### Activity
Each line from the one containing "Katie Marie Hallatt banner" to the last line of the listing below is to be duplicated exactly, and no picture is to be carried over.

### Material for the task
....

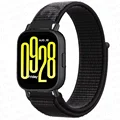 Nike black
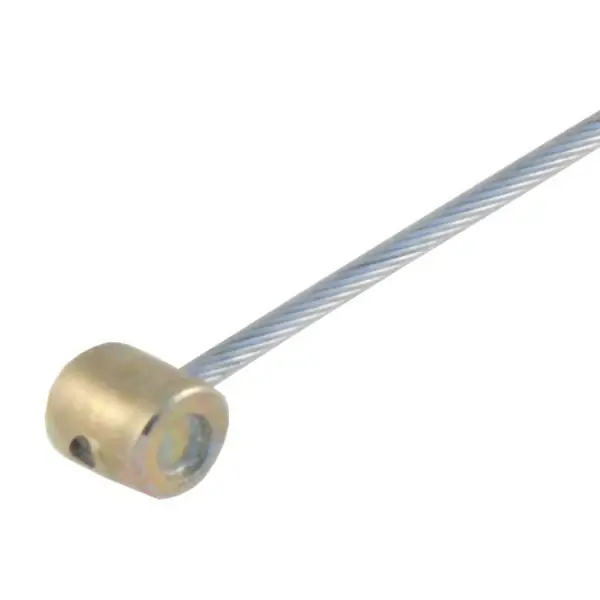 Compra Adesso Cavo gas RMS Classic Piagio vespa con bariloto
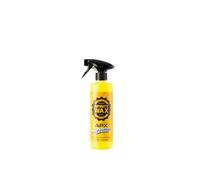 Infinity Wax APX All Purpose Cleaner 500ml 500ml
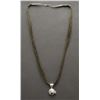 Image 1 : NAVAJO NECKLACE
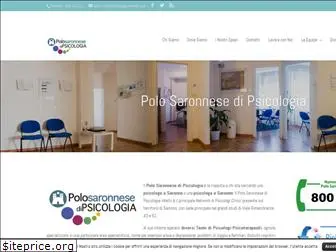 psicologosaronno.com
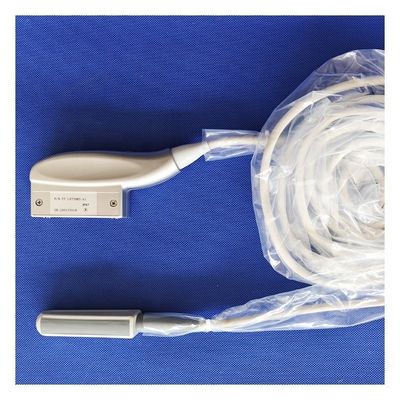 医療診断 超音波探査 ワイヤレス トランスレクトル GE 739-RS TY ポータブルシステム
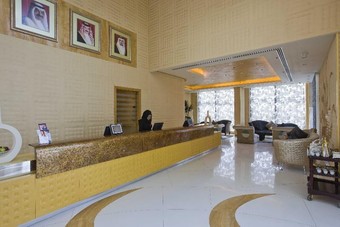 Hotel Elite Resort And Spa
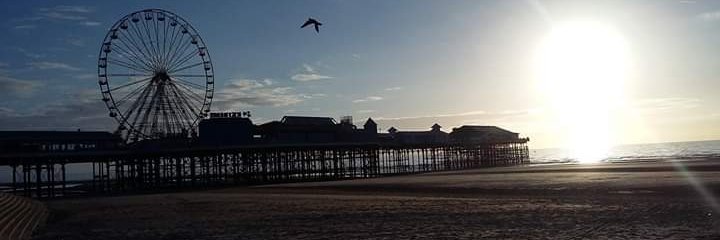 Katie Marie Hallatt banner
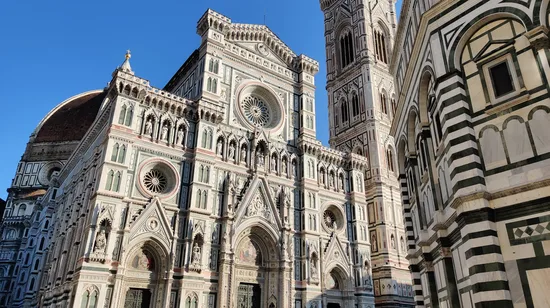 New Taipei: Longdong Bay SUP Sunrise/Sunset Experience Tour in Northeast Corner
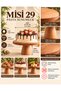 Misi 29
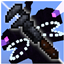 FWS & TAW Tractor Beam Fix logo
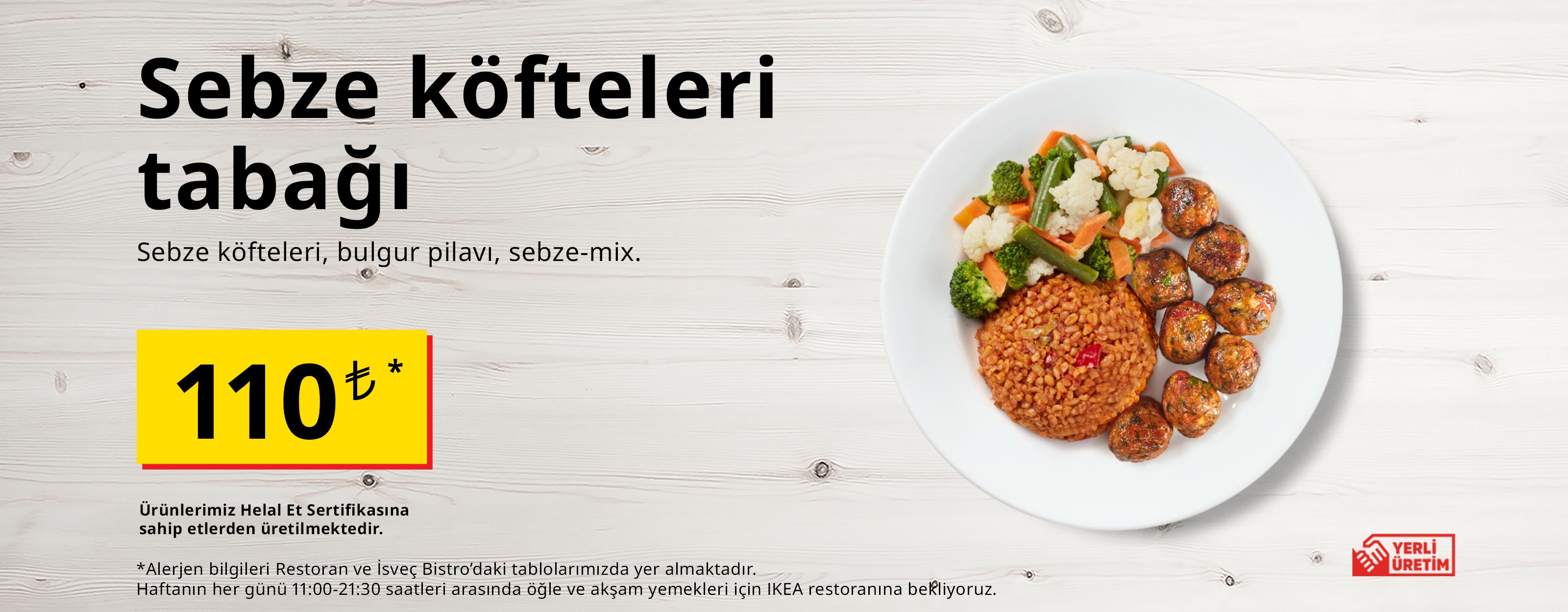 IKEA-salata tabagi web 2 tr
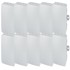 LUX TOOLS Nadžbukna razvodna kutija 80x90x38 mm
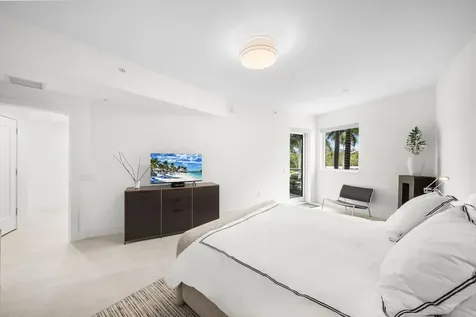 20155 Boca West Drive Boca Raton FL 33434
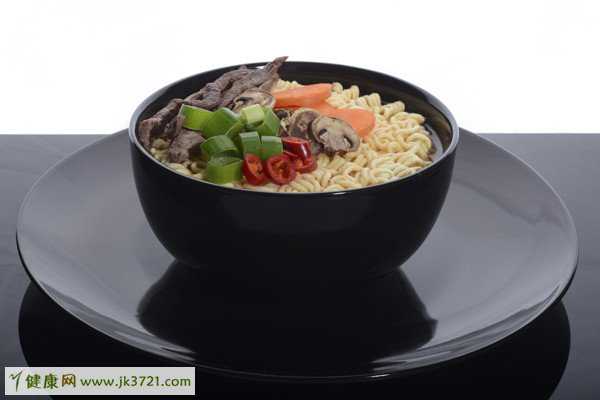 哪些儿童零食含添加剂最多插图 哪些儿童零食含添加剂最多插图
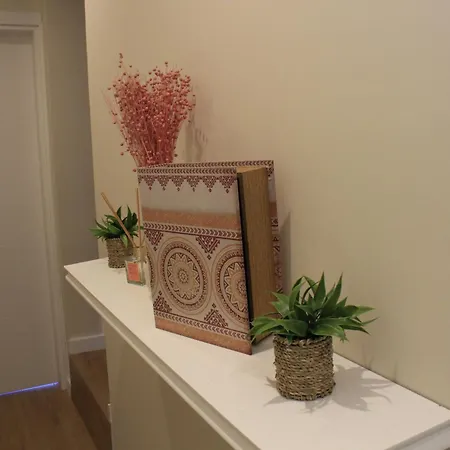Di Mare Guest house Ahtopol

....

### Result for this exercise
 Katie Marie Hallatt banner
 New Taipei: Longdong Bay SUP Sunrise/Sunset Experience Tour in Northeast Corner
 Misi 29
 FWS & TAW Tractor Beam Fix logo
 IKEA-salata tabagi web 2 tr
 LUX TOOLS Nadžbukna razvodna kutija 80x90x38 mm
 20155 Boca West Drive Boca Raton FL 33434
 哪些儿童零食含添加剂最多插图 哪些儿童零食含添加剂最多插图
Di Mare Guest house Ahtopol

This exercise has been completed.